Electronic Funds Transfers, better known as EFT’s, have become a popular payment method in South Africa, accepted by many in lieu of cash or cheque payments.
Many accept the printed electronic funds transfer as “proof” of a cash payment into the bank account, especially in the selling and purchasing of motor vehicles. They insist on the transfer to be made immediately there and then upon which the vehicle is transferred and registered to the buyer on the same day.
The abuse of Electronic funds Transfers made to the seller’s bank account, especially between different financial entities, is yet another devious manner in which the original Natis documentation or registration of ownership in a motor vehicle can be obtained with no intention to honour the actual payment.
Electronic funds transfers are governed inter alia by agreements between the various financial entities. Depending on the agreement, such electronic funds transfer transaction can take up to two days to actually reflect as a deposit on the statement of the seller. The risk of accepting proof of an electronic funds transfer as “proof” of actual payment as if it was a cash deposit, puts the seller at a real risk of being defrauded.
Most ordinary citizens do not know that an electronic transfer can be reversed within a few hours after it has been made, depending on the individual financial institute at which the account is held.
Devious fraudsters who are au fait with the mechanics of the law and the financial systems in South Africa, use this knowledge to the detriment of others.
In the sale of any motor vehicle, or any other object of which ownership are registered on the eNatis system, the Natis registration document is a very useful instrument to secure and verify payment prior to the transfer of registered ownership.
The easiest safeguard against any such risk of loss because of non-payment, is the current, valid and original Natis-document, reflecting the registered owner and titleholder of such a vehicle.
For as long as the seller of the vehicle retain the possession of the original Natis document reflecting the seller as the registered owner, no fraudster or any other person can obtain registered ownership of the vehicle, unless the seller physical enable them to do so. Once payment actually reflects on the bank statement the necessary documentation should be handed over to effect transfer of registration to the purchaser or his nominee.
Should a seller hand the original Natis-registration documents over prior to actual confirmation of payment, the vehicle can be traded and registered to any innocent third party, whilst the seller himself still await payment.
As no party to an agreement can transfer more rights than he is legally entitled to at that time, the seller will be able to claim the motor vehicle from any person whom has such motor vehicle in his or her possession, even if the possessor at that stage has “purchased and paid” the vehicle.

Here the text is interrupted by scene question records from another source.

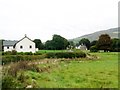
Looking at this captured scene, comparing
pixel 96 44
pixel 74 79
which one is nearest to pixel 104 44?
pixel 96 44

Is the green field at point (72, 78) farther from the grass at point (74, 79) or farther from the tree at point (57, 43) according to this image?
the tree at point (57, 43)

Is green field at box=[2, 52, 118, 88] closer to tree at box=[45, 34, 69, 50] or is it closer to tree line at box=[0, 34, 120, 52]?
tree line at box=[0, 34, 120, 52]

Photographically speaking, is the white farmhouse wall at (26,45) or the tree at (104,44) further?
the tree at (104,44)

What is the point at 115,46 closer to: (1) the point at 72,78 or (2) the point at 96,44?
(2) the point at 96,44

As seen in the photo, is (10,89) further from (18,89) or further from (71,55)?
(71,55)

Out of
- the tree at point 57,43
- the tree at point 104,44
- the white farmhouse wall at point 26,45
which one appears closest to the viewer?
the white farmhouse wall at point 26,45

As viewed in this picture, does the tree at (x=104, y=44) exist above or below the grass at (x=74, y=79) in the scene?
above

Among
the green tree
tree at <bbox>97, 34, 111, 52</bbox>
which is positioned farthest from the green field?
tree at <bbox>97, 34, 111, 52</bbox>

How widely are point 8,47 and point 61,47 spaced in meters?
15.8

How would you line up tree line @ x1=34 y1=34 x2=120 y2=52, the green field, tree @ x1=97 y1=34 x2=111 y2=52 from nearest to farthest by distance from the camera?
the green field < tree line @ x1=34 y1=34 x2=120 y2=52 < tree @ x1=97 y1=34 x2=111 y2=52

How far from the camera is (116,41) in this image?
69.4 metres

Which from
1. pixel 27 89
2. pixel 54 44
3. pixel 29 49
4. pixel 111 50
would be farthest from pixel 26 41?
pixel 27 89

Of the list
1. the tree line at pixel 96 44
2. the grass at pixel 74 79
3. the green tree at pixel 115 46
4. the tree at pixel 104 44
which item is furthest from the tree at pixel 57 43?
the grass at pixel 74 79

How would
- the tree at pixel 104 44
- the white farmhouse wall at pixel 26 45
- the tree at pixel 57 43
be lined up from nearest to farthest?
the white farmhouse wall at pixel 26 45
the tree at pixel 104 44
the tree at pixel 57 43
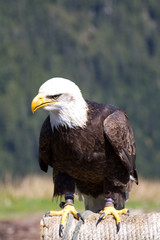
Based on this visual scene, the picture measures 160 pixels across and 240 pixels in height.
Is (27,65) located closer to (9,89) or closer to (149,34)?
(9,89)

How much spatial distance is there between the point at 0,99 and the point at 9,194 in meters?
108

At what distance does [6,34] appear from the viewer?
132 meters

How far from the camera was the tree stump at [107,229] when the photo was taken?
4.59 m

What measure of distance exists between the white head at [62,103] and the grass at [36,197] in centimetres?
604

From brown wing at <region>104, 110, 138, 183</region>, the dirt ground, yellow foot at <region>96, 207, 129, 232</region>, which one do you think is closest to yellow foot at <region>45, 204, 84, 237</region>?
yellow foot at <region>96, 207, 129, 232</region>

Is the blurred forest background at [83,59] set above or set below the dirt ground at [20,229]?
above

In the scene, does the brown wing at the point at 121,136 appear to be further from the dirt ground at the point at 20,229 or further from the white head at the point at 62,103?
the dirt ground at the point at 20,229

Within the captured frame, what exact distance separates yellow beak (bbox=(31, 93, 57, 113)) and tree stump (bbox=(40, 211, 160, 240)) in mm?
988

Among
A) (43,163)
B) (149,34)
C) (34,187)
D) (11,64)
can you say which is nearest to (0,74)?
(11,64)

As long as the motor vehicle has not been transferred and registered to a purchaser whom has not paid for same, the seller can safeguard himself in such a fraudulent transaction.
In the event of the payment then not forthcoming, your rights as seller can be enforced by means of a very simple but highly effective application to any court, which can be done ex parte with an interim relief order to return the vehicle by sheriff to the registered owner of the motor vehicle and a date on which service is to be effected on the purchaser, where after the normal motion procedure is followed.
It is also recommended to issue summons for the cancellation of the agreement, return of the vehicle, cost and interest simultaneously.
For as long as the seller retain and hold on to the original Natis documents and is reflected as the registered owner of the motor vehicle, the seller will have a prima facie right and be the entitled possessor of such motor vehicle.
A seller whom has already caused registration of the vehicle to be transferred to the purchaser prior to have payment secured, are left in a precarious position. The seller has very little hope of success against such a purchaser with the intention to defraud. The litigation can be prolonged and costly with no guarantee of recovery of the loss.
For further reading, see Unitrans Automotive (Pty) Ltd v Trustees of the Rally Motors Trust 2011 (4) SA 35, just one of the transactions during a shopping spree of fraudulent transactions using electronic funds transfers by a fraudulent purchaser, and other matters referred to in the judgment.
This article is a general information sheet and should not be used or relied on as professional advice. No liability can be accepted for any errors or omissions nor for any loss or damage arising from reliance upon any information herein. Always contact your financial adviser for specific and detailed advice.